## TASK INPUT

---------------

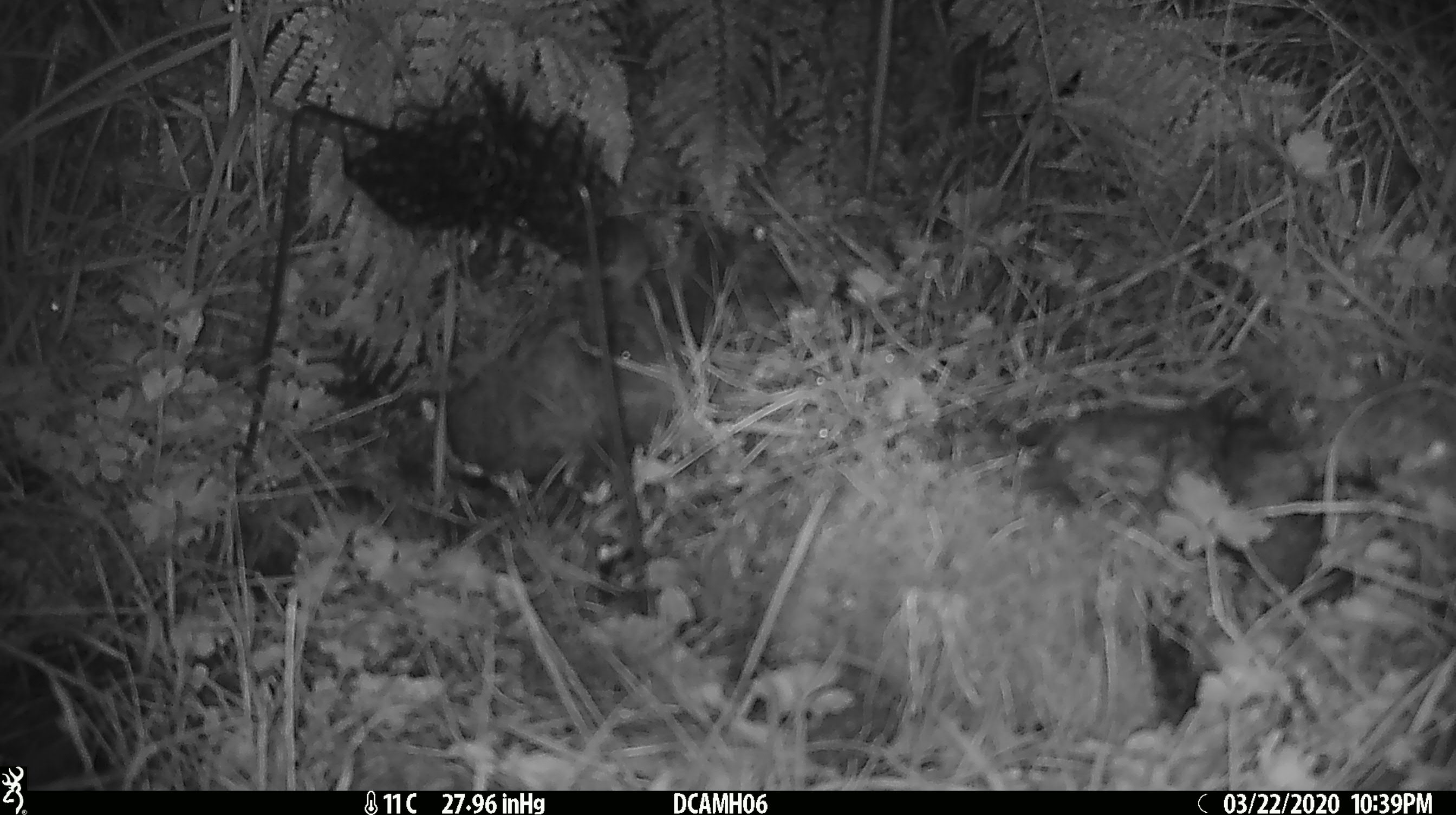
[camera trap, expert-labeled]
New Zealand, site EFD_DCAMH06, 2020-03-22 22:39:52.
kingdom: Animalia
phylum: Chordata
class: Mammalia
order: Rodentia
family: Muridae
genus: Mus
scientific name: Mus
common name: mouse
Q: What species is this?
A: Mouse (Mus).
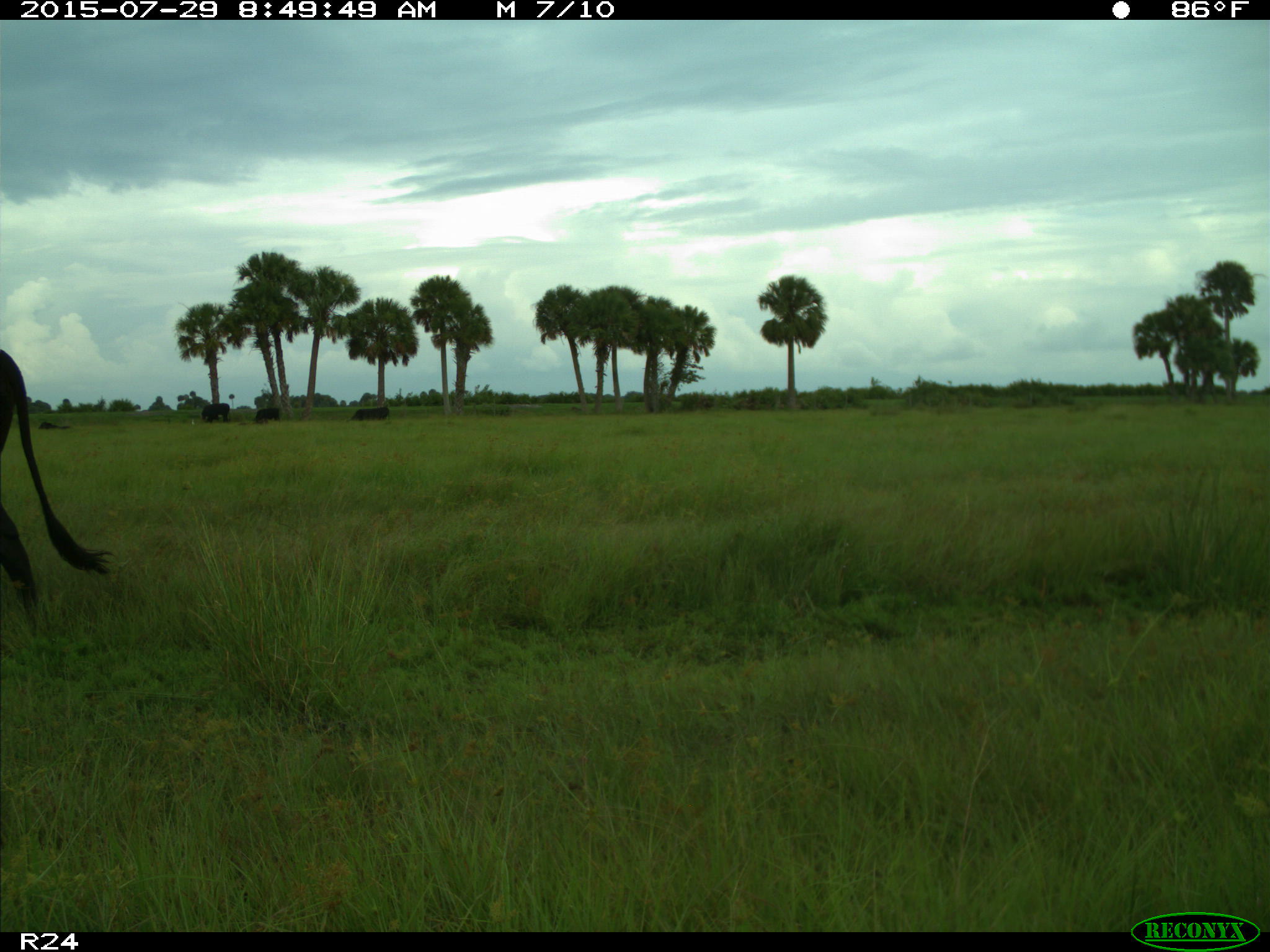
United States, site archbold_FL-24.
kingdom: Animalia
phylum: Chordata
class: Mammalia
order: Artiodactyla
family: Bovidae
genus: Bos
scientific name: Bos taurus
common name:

---------------

## WHAT YOU NEED TO DO
The records above, minus their pictures, are to be returned word for word.

## OUTPUT FOR THIS EXERCISE
[camera trap, expert-labeled]
New Zealand, site EFD_DCAMH06, 2020-03-22 22:39:52.
kingdom: Animalia
phylum: Chordata
class: Mammalia
order: Rodentia
family: Muridae
genus: Mus
scientific name: Mus
common name: mouse
Q: What species is this?
A: Mouse (Mus).
United States, site archbold_FL-24.
kingdom: Animalia
phylum: Chordata
class: Mammalia
order: Artiodactyla
family: Bovidae
genus: Bos
scientific name: Bos taurus
common name:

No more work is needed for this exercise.